Rabat – Morocco’s private sector has yet to reach its full capacity, despite a decade of steady economic gains, according to a new report by the International Finance Corporation (IFC).
The World Bank Group-affiliated institution’s latest diagnosis offers a clear-eyed assessment of Morocco’s economic ecosystem. It argues that while Morocco has built solid economic fundamentals, structural limits continue to restrain private initiative and long-term growth.
Over the past ten years, the country has recorded measurable progress. Real GDP rose by about 25%, while income per capita saw a moderate increase. Morocco also preserved macroeconomic stability through a series of external shocks, from the pandemic to global inflation and the Al Haouz earthquake.
Still, growth has not gained enough traction. It remains uneven and closely tied to agricultural output, with average expansion hovering near 3% in normal years. The report points to a central issue: private investment remains too limited. Public spending still drives most investment activity, which reduces the space for a more dynamic and diversified economy.
Foreign investment shows mixed signals
Foreign direct investment paints a similar picture. Morocco attracts less FDI than several comparable economies, with inflows averaging 1.3% of GDP in recent years. This level places it behind regional peers such as Egypt and Tunisia, and far from some European benchmarks.
Yet the trend has begun to shift. Since 2021, new investment announcements have increased at a faster pace, especially in renewable energy and electronics. These sectors now draw growing attention from European and Chinese investors, which suggests renewed confidence in Morocco’s industrial positioning.
A divided economic fabric
The IFC describes a private sector split into two distinct realities. A limited number of large, structured companies perform well, particularly in export industries such as automotive and aeronautics. Alongside them, a vast informal economy continues to dominate employment and absorb a large share of economic activity.
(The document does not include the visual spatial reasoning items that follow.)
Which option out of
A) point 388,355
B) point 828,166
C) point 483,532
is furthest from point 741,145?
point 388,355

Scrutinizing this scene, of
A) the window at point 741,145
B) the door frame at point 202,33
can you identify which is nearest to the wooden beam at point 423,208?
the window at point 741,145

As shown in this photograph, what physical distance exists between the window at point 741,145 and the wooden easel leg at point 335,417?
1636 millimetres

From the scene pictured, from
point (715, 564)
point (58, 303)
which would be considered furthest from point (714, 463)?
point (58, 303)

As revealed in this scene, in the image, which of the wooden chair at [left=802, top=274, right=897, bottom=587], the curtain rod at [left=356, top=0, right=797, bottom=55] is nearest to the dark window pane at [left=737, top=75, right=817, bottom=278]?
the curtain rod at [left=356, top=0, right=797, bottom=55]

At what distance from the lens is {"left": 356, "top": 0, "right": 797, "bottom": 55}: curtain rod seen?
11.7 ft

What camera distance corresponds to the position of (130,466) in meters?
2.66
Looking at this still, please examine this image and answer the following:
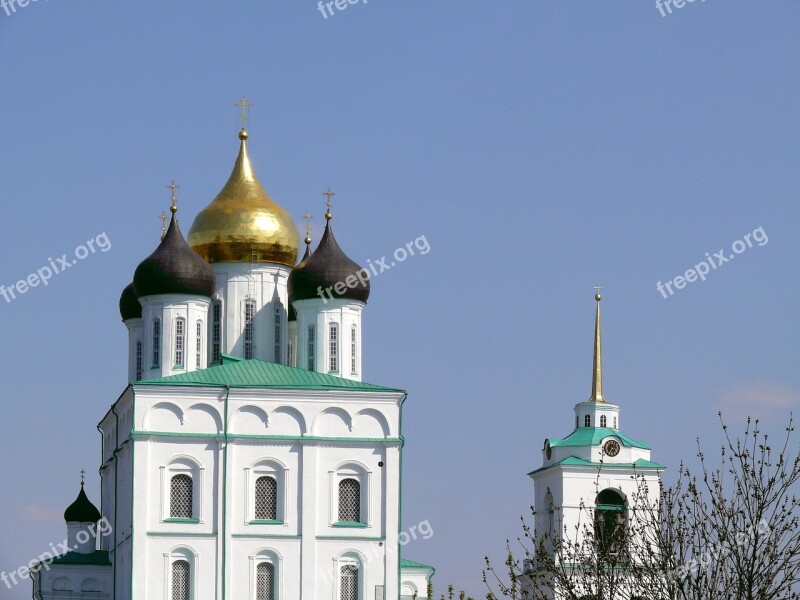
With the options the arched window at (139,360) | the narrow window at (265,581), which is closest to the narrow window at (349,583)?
the narrow window at (265,581)

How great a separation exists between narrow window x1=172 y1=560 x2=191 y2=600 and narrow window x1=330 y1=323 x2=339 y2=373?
659cm

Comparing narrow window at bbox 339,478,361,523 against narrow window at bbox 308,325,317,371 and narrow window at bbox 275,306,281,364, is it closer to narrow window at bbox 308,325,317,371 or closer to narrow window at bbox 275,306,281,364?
narrow window at bbox 308,325,317,371

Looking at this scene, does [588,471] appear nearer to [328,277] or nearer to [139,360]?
[328,277]

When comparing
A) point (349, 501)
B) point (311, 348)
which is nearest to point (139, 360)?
point (311, 348)

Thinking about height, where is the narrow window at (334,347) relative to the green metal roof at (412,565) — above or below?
above

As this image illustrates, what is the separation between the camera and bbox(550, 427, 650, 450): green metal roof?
56.1 metres

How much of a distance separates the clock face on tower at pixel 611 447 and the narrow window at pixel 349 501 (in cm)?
990

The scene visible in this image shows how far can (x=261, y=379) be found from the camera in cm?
4919

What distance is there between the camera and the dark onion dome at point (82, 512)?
5666cm

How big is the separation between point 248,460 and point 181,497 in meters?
1.77

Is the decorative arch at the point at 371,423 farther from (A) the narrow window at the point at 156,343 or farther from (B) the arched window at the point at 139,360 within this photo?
(B) the arched window at the point at 139,360

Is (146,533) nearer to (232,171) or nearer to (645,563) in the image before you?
(232,171)

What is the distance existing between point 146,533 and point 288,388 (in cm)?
474

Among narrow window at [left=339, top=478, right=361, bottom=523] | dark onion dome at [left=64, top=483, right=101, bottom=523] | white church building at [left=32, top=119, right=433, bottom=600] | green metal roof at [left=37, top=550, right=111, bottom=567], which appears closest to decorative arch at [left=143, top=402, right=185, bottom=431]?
white church building at [left=32, top=119, right=433, bottom=600]
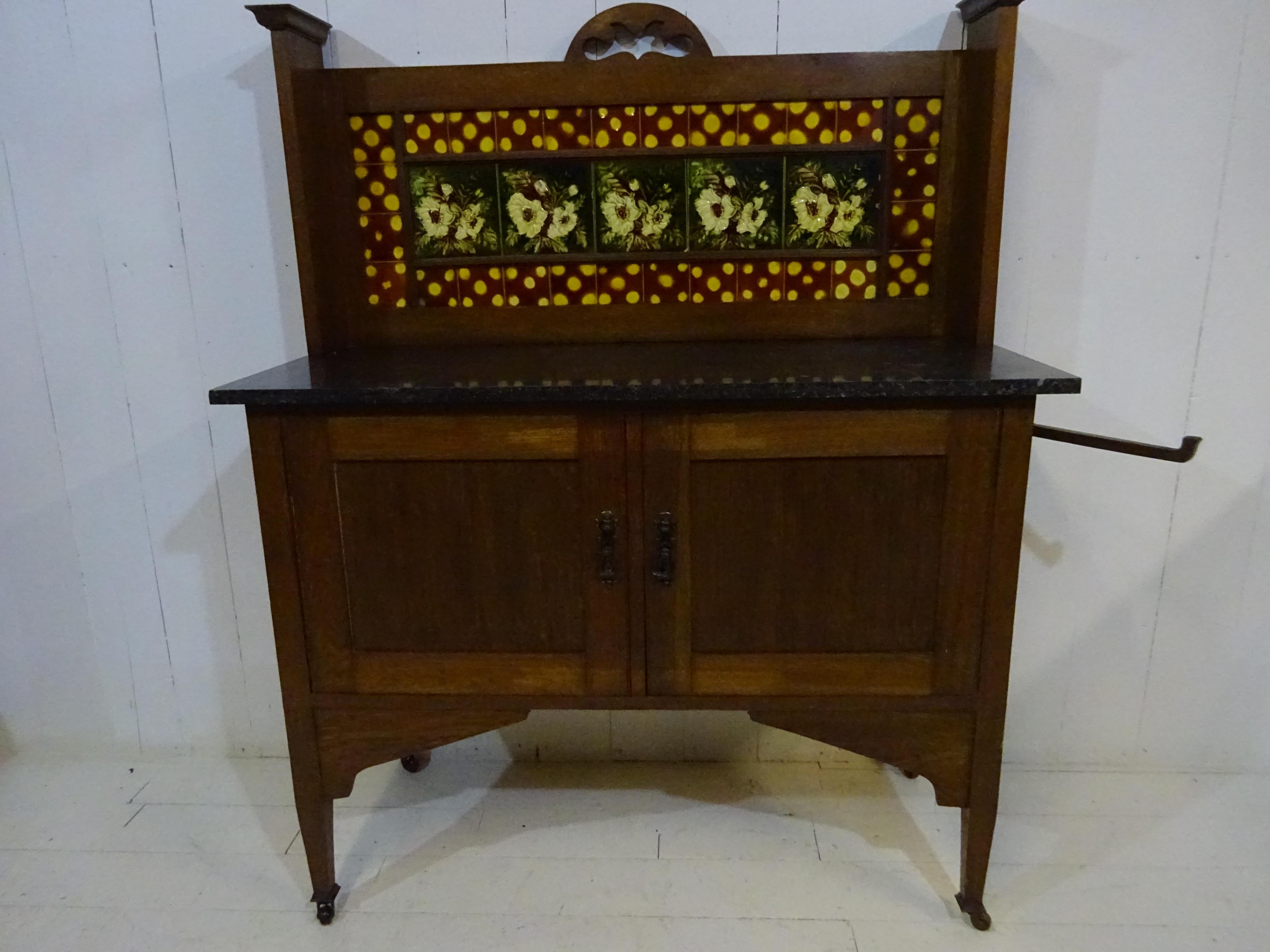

This divide weighs on productivity. Output per worker grows slowly, at just over 2% per year. At that rate, Morocco would need decades to catch up with faster-growing economies.
Access to finance adds another layer of difficulty. Banks hold significant assets, yet smaller firms struggle to secure credit. Lending remains concentrated, while non-performing loans stand at relatively high levels. For many businesses, especially outside major corporate networks, financing remains out of reach.
Business surveys reflect these pressures. Companies point first to competition from informal actors. Concerns about corruption, tax complexity, and gaps in workforce skills also persist.
Strategic sectors offer room for change
Despite these constraints, the report identifies several areas that could reshape the trajectory of private investment.
Energy transition stands at the forefront. Decentralized solar power holds strong potential, but regulatory gaps and administrative barriers slow its expansion. Clearer rules could unlock substantial funding and job creation.
Industry also faces a turning point. The textile sector, long a pillar of Moroccan manufacturing, must adapt to stricter environmental standards in European markets. This shift brings added costs, yet it also opens the door to new investment if firms adjust in time.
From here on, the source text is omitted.